His views of the issue will soon be published in the University of Cincinnati Law Review. A draft of the article is available online. As Cupp admits in the article, however, not granting chimpanzees and other animals personhood does mean that they are "still property" in the eyes of the law.
If the New York court eventually does issue an "order to show cause" pursuant to the writ of habeas corpus, a hearing would take place, as it did in Hercules and Leo's case, which would shift the burden of proof from the NhRP to those currently holding the chimps captive. Then, if the owners cannot justify the legality of their detainment of the chimps, the court could rule that Kiko and Tommy are legal persons with the right to bodily liberty and offer "relief," which might mean transferring the chimps to a sanctuary.
If the owners cannot prove the legality of their detainment of the chimps, the court could then offer "relief," which might mean transferring the chimps to a sanctuary. Such a ruling would likely serve as precedent for other parties to seek habeas corpus relief for other chimpanzees in New York and could lead to similar rulings in other states.

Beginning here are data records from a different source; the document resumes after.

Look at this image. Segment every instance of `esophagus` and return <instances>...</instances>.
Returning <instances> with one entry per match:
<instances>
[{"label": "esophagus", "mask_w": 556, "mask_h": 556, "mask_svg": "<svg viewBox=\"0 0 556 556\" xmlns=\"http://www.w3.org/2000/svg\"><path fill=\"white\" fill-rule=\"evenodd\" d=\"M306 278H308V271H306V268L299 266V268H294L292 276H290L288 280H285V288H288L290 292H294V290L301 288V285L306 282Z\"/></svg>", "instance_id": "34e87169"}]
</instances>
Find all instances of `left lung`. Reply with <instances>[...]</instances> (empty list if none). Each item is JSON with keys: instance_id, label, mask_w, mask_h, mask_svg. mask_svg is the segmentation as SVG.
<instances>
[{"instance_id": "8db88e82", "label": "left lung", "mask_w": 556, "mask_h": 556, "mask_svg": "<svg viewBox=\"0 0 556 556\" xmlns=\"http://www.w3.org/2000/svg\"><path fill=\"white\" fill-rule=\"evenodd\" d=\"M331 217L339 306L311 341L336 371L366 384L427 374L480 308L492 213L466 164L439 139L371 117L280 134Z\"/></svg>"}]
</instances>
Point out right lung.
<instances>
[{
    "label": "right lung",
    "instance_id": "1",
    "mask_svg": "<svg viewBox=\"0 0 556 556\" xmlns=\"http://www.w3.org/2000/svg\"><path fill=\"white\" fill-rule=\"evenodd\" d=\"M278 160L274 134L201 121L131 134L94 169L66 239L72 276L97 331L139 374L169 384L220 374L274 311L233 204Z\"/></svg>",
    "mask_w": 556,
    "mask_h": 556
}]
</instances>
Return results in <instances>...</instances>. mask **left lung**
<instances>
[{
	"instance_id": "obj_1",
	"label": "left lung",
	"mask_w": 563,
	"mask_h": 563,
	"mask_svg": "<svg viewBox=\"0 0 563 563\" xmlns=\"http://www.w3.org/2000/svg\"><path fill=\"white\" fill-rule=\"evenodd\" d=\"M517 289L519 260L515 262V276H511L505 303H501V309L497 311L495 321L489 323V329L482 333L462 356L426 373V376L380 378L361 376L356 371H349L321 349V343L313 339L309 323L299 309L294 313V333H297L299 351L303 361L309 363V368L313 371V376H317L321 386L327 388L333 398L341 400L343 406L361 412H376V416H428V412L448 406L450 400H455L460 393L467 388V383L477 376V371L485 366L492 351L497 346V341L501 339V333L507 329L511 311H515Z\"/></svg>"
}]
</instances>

A potential complication in the New York case has to do with the current location and status of Tommy. In 2016, various media outlets including The Dodo reported that Tommy was donated to the DeYoung Family Zoo in Wallace, Michigan, in September 2015.
Brittany Peet, director of captive animal law enforcement for PETA Foundation, told Seeker that New York State Department of Agriculture and Markets records provide evidence that the donation occurred. Representatives for the zoo, which is seasonal and reopens this year on May 1, have claimed to be unfamiliar with any chimpanzee named Tommy and have not confirmed his existence.
PETA filed a complaint against the zoo in 2016, which suggests that, even though the plaintiffs deny having a chimp named Tommy, they do "have a chimpanzee" that is then referred to as "Chimpanzee number 2" as well as a chimp called "Louie." PETA even issued a petition, urging that the zoo retire their chimpanzees to a reputable sanctuary.
The number-2 terminology is a stark reminder of what can happen when animals become nameless property. Death records often follow suit, which could mean that if Tommy did die, his name — and therefore the loss of him as a unique individual — might never be known.
Wise, however, said, "We have a strong basis for believing Tommy is alive and still in New York."
If that is the case, his condition remains unknown.
As for Kiko, NhRP believes that he is now in a cage in a cement storefront attached to a home in a residential area of Niagra Falls, New York. Whatever one thinks of this unusual arrangement, no welfare law appears to have been violated with the confinement of Kiko and Tommy.
"But this does not mean that their conditions of life are morally acceptable as they currently stand," Peña-Guzmán said.